Let $n$ be any natural number. Prove that $\left[\dfrac n1\right]+ \left[\dfrac n2\right] + \left[\dfrac n3\right]+\cdots+\left[\dfrac nn\right]+\left[\sqrt n\right]$ is even.
I tried this by taking two different cases, when, $n$ is even and when $n$ is odd. But I could not establish any relation between the two. Please help to solve this problem and thanks a lot in advance.
P.S. Although nothing is mentioned in the question I think $[\ ]$ stands for greatest integer function as otherwise the sum would be in a fraction which is not even as only natural numbers are regarded as even.

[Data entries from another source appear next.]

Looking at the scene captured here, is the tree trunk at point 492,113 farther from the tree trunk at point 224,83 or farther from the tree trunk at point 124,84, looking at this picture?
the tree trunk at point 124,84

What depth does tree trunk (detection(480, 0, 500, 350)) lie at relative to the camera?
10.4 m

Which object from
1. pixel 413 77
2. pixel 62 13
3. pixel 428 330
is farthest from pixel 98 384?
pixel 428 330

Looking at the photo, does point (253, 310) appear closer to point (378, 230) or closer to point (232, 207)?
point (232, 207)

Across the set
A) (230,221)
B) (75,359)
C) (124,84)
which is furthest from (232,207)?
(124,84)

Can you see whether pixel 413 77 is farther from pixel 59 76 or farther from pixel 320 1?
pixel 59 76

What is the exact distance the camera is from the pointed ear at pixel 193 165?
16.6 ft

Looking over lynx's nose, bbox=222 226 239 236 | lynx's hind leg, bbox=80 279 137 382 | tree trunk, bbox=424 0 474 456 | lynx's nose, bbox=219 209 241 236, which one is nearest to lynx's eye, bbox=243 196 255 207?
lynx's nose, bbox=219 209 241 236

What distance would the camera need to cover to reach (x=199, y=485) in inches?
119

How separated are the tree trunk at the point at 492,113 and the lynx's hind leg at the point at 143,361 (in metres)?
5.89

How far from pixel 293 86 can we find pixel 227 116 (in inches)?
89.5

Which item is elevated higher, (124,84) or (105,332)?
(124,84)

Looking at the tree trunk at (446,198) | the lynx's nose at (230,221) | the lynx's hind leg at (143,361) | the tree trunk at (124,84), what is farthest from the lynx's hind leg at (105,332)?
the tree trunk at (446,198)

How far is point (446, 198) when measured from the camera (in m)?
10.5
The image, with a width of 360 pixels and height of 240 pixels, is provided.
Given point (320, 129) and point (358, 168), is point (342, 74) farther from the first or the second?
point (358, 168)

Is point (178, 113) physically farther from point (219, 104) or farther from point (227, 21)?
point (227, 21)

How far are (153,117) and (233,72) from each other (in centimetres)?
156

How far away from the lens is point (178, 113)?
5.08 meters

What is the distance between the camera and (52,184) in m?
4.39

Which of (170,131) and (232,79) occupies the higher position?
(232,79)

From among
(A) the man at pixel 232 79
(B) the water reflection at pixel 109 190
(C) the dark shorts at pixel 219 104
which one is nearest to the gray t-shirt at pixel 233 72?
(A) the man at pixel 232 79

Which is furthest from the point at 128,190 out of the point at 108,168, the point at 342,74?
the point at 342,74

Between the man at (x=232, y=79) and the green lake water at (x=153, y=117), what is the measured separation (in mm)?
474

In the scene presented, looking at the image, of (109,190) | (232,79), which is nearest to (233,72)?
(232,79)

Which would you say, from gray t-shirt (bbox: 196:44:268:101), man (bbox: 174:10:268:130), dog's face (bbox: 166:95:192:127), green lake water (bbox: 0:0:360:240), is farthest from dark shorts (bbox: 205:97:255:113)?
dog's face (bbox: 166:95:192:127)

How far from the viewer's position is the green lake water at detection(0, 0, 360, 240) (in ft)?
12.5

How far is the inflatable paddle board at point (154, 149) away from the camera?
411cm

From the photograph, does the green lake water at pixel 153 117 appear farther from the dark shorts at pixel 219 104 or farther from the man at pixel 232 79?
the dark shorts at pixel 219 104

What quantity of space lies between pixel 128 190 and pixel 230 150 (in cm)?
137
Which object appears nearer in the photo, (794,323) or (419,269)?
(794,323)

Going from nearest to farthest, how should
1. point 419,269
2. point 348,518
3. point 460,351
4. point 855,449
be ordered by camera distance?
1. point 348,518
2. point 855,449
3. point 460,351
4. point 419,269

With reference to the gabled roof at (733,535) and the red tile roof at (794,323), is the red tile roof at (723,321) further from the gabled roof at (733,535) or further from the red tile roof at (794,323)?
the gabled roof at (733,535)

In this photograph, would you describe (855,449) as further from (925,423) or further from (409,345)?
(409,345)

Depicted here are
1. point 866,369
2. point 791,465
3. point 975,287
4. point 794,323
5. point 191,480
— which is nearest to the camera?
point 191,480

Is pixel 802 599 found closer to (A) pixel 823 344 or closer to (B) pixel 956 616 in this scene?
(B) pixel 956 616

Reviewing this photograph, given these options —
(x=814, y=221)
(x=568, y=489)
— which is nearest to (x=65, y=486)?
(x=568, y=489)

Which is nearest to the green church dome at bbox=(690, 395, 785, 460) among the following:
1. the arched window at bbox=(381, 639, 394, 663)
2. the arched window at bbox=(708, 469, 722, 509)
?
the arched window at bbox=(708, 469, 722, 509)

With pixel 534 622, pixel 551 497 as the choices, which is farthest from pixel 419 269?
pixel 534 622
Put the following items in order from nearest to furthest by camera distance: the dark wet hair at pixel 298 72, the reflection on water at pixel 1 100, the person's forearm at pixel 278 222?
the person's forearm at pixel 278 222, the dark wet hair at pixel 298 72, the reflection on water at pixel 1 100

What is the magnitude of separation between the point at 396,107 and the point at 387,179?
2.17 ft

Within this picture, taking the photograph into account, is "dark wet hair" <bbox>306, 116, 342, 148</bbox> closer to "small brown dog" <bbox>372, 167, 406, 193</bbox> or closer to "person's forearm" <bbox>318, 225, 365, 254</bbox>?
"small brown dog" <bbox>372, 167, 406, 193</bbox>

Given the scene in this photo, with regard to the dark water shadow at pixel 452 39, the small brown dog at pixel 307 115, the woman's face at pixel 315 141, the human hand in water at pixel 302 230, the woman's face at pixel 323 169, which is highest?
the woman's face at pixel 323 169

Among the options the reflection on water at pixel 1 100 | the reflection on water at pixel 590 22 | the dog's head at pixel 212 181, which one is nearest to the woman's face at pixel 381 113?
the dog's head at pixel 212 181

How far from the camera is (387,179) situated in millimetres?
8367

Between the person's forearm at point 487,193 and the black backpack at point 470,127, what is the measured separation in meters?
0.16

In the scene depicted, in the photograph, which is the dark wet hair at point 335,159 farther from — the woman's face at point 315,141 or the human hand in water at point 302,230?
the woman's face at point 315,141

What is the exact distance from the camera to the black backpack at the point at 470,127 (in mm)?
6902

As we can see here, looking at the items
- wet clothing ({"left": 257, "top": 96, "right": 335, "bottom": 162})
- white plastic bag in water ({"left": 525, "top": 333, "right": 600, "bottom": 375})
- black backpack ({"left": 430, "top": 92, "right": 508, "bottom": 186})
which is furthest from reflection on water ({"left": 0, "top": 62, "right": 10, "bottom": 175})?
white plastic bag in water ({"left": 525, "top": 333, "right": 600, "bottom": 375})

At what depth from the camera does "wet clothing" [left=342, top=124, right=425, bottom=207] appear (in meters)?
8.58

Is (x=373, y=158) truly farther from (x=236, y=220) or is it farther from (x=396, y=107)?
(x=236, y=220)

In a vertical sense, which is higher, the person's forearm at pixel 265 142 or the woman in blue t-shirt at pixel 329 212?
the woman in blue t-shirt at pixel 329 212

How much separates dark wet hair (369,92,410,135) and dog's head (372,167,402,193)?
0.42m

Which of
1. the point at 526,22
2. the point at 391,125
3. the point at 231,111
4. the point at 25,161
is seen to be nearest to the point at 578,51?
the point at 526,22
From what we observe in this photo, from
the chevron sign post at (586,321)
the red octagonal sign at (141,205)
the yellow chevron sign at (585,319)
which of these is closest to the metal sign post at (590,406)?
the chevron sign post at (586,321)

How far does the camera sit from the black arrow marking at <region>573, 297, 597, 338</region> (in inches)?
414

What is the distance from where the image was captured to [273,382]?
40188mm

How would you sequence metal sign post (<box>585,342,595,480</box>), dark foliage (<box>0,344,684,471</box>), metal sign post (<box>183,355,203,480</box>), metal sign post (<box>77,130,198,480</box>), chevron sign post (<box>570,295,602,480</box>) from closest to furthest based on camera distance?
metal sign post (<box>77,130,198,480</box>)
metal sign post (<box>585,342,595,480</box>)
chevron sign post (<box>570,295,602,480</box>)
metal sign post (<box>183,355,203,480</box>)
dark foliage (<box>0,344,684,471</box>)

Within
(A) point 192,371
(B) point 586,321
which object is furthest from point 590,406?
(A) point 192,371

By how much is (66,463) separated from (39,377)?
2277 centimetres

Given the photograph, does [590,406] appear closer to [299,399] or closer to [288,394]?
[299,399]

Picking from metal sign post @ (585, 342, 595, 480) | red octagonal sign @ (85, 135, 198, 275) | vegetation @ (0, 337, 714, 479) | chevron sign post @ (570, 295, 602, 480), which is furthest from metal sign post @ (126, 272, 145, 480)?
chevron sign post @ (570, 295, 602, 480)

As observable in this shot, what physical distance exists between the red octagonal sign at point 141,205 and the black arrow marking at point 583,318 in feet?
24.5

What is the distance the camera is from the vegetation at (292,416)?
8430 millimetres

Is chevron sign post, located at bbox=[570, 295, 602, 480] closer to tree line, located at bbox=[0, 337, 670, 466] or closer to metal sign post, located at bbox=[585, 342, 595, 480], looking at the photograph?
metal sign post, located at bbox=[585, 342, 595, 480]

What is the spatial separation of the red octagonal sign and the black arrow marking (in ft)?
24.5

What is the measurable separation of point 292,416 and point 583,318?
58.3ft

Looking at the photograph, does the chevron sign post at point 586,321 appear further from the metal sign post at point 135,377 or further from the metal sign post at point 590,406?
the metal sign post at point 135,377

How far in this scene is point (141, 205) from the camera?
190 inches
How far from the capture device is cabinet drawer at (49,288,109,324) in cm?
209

Use the fact that: $$ \sum_{i=1}^n\left\lfloor\frac{n}{i}\right\rfloor=\sum_{i=1}^n d(i) $$ where $d(\ )$ is the divisor function (RHS: there are $d(i)$ numbers dividing $i$, LHS: there are $\left\lfloor\frac{n}{i}\right\rfloor$ numbers at most $n$ divisible by $i$). All numbers have even number of divisors, except for the squares, and there are $\lfloor\sqrt{n}\rfloor$ of those, thus:
$$ \lfloor\sqrt{n}\rfloor+\sum_{i=1}^n\left\lfloor\frac{n}{i}\right\rfloor=\sum_{i=1}^n d(i)+1\{\exists k\in\mathbb{N}:i=k^2\} $$ And all terms in the sum on the RHS are even.